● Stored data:
+ + + + +

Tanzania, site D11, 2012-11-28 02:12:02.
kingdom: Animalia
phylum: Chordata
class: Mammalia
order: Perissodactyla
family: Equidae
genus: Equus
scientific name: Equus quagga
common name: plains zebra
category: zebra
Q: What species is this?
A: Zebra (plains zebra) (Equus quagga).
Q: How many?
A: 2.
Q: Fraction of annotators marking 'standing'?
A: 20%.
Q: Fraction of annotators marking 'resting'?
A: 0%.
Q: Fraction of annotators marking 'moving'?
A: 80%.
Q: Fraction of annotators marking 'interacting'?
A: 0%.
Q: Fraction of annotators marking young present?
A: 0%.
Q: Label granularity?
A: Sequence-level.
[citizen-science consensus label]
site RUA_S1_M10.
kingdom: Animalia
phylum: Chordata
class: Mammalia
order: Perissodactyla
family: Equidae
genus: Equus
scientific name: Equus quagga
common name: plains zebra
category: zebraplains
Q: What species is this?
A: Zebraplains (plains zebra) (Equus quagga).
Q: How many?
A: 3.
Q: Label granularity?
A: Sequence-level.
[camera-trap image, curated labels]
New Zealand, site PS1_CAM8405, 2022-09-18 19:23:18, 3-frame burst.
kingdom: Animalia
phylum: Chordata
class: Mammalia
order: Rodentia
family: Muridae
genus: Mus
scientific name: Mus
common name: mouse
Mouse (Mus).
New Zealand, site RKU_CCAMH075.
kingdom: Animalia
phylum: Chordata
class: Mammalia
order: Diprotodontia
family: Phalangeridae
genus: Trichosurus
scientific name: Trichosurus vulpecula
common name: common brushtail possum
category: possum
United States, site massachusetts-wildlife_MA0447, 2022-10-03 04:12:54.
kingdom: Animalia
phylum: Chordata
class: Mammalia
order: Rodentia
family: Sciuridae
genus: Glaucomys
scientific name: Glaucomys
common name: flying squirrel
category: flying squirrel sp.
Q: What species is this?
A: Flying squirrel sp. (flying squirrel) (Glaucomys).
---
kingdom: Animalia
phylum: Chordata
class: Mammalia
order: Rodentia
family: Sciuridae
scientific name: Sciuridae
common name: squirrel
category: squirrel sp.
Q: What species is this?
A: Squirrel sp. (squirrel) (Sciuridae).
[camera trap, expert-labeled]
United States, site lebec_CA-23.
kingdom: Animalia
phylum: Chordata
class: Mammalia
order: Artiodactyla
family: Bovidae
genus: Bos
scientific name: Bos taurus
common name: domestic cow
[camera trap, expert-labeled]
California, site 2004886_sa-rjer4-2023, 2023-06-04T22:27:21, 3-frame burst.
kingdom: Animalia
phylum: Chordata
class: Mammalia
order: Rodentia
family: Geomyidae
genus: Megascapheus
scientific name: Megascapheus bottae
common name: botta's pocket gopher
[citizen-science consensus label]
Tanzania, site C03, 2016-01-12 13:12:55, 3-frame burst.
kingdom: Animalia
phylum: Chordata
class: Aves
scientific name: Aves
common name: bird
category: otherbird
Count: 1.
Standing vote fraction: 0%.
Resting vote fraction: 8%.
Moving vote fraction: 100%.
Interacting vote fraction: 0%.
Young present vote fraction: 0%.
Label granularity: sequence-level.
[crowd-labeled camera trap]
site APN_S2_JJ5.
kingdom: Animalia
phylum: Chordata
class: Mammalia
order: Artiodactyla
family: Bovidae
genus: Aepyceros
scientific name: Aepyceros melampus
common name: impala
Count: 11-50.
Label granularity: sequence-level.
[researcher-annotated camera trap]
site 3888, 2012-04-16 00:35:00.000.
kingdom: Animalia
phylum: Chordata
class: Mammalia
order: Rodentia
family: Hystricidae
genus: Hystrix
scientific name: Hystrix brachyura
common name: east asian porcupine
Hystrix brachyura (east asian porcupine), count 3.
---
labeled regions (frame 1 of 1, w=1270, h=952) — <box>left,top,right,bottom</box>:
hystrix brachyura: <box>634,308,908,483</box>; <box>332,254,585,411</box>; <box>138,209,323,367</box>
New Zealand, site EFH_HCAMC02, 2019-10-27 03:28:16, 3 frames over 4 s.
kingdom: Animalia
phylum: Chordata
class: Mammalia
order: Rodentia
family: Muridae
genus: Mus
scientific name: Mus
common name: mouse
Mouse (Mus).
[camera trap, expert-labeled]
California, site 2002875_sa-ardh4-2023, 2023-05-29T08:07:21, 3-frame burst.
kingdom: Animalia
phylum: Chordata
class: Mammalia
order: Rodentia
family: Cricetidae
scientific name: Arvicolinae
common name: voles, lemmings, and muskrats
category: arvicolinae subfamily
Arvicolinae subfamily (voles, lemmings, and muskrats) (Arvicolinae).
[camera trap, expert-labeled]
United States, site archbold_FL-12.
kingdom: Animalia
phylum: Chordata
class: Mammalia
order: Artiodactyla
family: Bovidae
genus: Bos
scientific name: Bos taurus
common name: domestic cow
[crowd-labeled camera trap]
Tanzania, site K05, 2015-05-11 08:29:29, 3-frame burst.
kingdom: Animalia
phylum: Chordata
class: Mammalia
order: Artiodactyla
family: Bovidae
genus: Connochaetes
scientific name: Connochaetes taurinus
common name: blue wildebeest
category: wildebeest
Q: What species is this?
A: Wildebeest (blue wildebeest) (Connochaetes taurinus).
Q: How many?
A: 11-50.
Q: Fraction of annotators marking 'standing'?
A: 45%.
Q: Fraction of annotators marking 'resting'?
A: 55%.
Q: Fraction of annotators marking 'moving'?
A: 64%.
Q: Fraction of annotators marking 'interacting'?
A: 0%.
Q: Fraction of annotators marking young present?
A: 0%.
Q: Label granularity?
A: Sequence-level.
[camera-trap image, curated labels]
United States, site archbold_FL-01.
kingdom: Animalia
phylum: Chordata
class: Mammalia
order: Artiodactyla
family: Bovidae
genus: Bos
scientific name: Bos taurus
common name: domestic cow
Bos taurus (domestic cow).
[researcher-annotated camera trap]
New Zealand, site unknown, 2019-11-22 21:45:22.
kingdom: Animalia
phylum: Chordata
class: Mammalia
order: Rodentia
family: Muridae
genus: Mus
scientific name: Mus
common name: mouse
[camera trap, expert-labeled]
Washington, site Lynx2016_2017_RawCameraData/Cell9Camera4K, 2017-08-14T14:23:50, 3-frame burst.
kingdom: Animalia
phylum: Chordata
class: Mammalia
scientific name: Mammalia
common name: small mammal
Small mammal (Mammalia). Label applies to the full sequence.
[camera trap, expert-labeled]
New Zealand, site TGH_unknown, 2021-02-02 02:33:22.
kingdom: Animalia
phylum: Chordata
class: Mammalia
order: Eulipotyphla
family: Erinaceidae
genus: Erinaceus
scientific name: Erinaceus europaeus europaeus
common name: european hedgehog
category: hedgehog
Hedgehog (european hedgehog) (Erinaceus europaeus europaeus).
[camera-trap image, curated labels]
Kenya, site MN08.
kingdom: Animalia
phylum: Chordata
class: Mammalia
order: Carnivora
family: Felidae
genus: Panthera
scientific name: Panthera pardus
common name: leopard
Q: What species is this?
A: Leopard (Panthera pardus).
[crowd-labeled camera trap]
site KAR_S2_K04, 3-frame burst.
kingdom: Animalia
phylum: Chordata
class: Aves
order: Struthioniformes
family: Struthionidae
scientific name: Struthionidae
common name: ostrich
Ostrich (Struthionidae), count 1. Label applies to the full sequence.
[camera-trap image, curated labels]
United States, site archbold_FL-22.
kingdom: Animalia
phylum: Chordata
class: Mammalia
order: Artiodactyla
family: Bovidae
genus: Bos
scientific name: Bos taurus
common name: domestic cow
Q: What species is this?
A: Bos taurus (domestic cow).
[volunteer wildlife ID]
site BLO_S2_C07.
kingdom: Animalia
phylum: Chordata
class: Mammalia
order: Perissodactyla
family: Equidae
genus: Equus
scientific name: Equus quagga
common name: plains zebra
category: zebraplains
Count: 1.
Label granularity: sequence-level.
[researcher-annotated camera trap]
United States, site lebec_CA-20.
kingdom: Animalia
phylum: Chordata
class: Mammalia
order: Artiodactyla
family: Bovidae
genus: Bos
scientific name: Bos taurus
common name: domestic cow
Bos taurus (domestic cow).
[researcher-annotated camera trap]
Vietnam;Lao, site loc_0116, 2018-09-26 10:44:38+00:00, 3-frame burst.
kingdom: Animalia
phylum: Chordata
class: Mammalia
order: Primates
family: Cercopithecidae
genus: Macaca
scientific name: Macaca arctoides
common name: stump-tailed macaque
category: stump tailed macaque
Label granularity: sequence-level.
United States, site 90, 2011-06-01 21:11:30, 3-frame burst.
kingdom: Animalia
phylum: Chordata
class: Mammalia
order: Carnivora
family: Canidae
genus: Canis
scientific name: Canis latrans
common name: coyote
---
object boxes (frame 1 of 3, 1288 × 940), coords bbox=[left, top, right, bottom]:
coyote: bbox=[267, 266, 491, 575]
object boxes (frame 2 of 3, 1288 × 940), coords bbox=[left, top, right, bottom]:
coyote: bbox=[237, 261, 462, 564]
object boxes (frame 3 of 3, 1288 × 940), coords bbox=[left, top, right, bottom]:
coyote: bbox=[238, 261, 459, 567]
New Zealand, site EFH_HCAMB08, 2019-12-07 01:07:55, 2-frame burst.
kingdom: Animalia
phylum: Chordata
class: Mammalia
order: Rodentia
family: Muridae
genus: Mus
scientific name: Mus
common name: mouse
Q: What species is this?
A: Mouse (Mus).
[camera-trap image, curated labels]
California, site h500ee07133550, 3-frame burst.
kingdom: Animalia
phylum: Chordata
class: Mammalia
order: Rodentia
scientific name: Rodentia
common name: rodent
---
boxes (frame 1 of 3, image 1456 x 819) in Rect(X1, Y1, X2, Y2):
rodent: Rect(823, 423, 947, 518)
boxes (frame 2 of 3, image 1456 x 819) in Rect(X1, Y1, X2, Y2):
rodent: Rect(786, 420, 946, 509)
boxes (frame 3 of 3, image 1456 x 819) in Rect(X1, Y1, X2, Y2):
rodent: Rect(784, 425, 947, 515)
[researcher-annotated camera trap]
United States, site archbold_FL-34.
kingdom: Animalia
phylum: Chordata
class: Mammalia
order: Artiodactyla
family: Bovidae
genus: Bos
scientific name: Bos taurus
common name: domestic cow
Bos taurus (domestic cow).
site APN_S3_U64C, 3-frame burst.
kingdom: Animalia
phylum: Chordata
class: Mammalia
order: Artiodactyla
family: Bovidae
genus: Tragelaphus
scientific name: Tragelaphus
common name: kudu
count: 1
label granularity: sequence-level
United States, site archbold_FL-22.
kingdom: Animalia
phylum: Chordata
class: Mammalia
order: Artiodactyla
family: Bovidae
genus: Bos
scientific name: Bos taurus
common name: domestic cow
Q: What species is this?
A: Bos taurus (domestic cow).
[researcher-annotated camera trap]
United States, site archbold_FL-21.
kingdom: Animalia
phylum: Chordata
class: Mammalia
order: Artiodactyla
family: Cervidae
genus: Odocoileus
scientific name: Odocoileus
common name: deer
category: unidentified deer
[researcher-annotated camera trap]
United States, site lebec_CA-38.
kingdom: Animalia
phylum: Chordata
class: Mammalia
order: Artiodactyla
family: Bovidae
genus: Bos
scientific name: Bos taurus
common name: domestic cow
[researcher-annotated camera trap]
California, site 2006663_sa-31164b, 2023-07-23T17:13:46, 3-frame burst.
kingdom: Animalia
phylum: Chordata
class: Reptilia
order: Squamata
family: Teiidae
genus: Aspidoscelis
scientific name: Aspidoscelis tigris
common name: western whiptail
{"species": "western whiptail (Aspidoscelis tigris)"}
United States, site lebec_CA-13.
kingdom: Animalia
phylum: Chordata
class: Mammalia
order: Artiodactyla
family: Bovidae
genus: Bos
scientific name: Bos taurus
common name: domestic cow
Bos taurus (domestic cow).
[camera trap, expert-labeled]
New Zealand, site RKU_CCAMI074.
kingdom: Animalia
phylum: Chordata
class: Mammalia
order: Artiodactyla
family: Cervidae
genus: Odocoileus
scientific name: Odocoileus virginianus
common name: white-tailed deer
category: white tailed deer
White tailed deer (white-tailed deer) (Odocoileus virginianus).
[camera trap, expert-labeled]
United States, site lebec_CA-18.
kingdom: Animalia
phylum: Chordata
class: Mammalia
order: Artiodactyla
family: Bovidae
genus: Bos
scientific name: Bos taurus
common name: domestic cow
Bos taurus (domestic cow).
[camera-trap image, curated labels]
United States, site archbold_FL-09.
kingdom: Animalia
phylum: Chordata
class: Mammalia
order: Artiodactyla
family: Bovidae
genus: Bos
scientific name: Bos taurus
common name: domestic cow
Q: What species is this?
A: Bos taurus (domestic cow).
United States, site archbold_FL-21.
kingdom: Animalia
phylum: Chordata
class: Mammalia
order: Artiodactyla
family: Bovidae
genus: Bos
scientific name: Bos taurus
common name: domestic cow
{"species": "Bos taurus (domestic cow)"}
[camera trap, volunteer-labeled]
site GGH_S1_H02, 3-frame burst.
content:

+ + + + +

Lines from the entries that contain the word "volunteer" are what the answer must hold.

● Solution:
[volunteer wildlife ID]
[camera trap, volunteer-labeled]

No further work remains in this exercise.